勘違いにはご用心-1
駅から最寄の百貨店へ行き、まずは上着をクリーニング店へ。その後、紳士服売り場にて新しい上着を購入した。
カレーの青少年はあまりにも目を白黒させ顔を真っ青にするものだから、見ているこっちが不憫に思えて、クリーニング代金のみ頂いた。
あれは事故だ。仕方ないじゃないか。どう見ても社会人一年生のようだったし。
初めて社会に出たら、ああいったカレーを人にかけてしまうことも……あるのか?
店を出て袖をめくると、東部長との約束までにまだ時間があることがわかった。
まずはどうやって話を切り出すか。
ぐるりを見渡すと、右手前方に木が立ち並ぶ公園が見えた。あそこで少し座って考えよう。

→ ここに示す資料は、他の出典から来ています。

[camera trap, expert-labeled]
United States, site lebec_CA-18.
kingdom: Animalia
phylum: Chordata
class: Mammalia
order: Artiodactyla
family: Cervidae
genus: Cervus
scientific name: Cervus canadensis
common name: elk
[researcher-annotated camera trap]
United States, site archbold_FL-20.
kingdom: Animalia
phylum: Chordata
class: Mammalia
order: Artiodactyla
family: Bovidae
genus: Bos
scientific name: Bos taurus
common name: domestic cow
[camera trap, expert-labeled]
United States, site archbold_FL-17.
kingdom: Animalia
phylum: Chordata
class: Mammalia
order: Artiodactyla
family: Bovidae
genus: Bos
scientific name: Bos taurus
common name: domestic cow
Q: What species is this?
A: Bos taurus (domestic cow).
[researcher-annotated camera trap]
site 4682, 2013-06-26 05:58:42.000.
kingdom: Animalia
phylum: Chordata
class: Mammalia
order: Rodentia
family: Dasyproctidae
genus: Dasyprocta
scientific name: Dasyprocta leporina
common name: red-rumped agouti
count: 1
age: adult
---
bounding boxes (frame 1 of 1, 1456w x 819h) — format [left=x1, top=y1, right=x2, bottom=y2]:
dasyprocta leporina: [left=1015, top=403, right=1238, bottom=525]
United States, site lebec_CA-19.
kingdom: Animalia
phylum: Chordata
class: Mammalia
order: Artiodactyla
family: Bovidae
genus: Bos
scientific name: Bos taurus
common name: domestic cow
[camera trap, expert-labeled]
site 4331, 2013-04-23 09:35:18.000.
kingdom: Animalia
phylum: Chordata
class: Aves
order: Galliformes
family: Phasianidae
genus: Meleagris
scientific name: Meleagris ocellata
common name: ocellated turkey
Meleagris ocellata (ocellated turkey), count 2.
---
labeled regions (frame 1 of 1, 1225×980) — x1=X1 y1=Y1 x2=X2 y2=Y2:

足を踏み出したと同時に、先ほど購入したばかりの紺色の上着の裾をぐいとひかれた。とっさのことで俺は危うく転びかける。
「ママいない~」
振り返ると、そう大泣きしている小さな男の子。右手に茶色のハンドタオル、左手に俺の上着の裾。
おいおい、まだ災難は続くのか?
ひとまず交番へ向かったが、がらんとした室内に俺は落胆した。
警察は一体どこで何をやってるんだ。神はどこで何をやっている?
あまり出会った場所から離れるのは得策ではないだろう。俺は交番と百貨店との程よい距離間で陣取ることに決め込んだ。
「ボク、名前は?」
泣きじゃくる男の子は、そう訊ねてもママと連呼するばかり。こういう時、大久保がいれくれれば。
見た目は二歳か三歳か。涙も鼻水もよだれも一緒くたになって服をべっとりと濡らしていく。全く、母親はどこに居るんだ? それにしても俺、周りから誘拐犯に見間違われたりしないだろうか。
と、俺の目にあるモノがとまる。そうだ。
男の子の目線まで腰を下ろすと、俺は笑いかけながら言った。
「ボクボク、お名前教えてくれる?」
大久保のことを馬鹿に出来ないな、なんて思いながら、俺はゆきなの落書きを人形に見立てて親指を動かした。
そこで男の子が泣き止んだのだ。
俺は思いかけずも嬉しくなって、さらに言葉を続けた。「おなまえ、なあに?」
大久保が近くに居ないことを願いながら。
「……スマイリー」
ぽそりと呟くように男の子は応えた。え? 外国人だったのか?
「スマイリー。スマイリー!」
言いながら俺の親指を指差してくる。ああ、この絵のことを言ったのか。一瞬でも目の前にいる、どうやっても典型的な日本人顔にしか見えない男の子を、外国人と疑った自分が恥ずかしかった。
「そうそう、これスマイリーマークだよ。ほら、スマイリーが聞いてるよ。ボクの名前は何かな?」
「……けい」
「けい? けいくんね。じゃあ、けいくん。ママとはどこではぐれたのかな?」
親指を伸ばしたり曲げたりしながら、俺は一オクターブ高い声で訊ねると、「ママ! ママ!」とまた連呼を始めてしまった。
俺は男の子の頭を優しく撫でながら、親指を見せつつ「けいくん、けいく~ん」と間延びした話し方で応対した。
その光景はあまりにも危ない人物そのものだったのだろう。
俺の背後に男の子の母親がいることに気づいたのは、「けいくん! 早くこっち来なさい!」という叫び声に近い声が響いてからだった。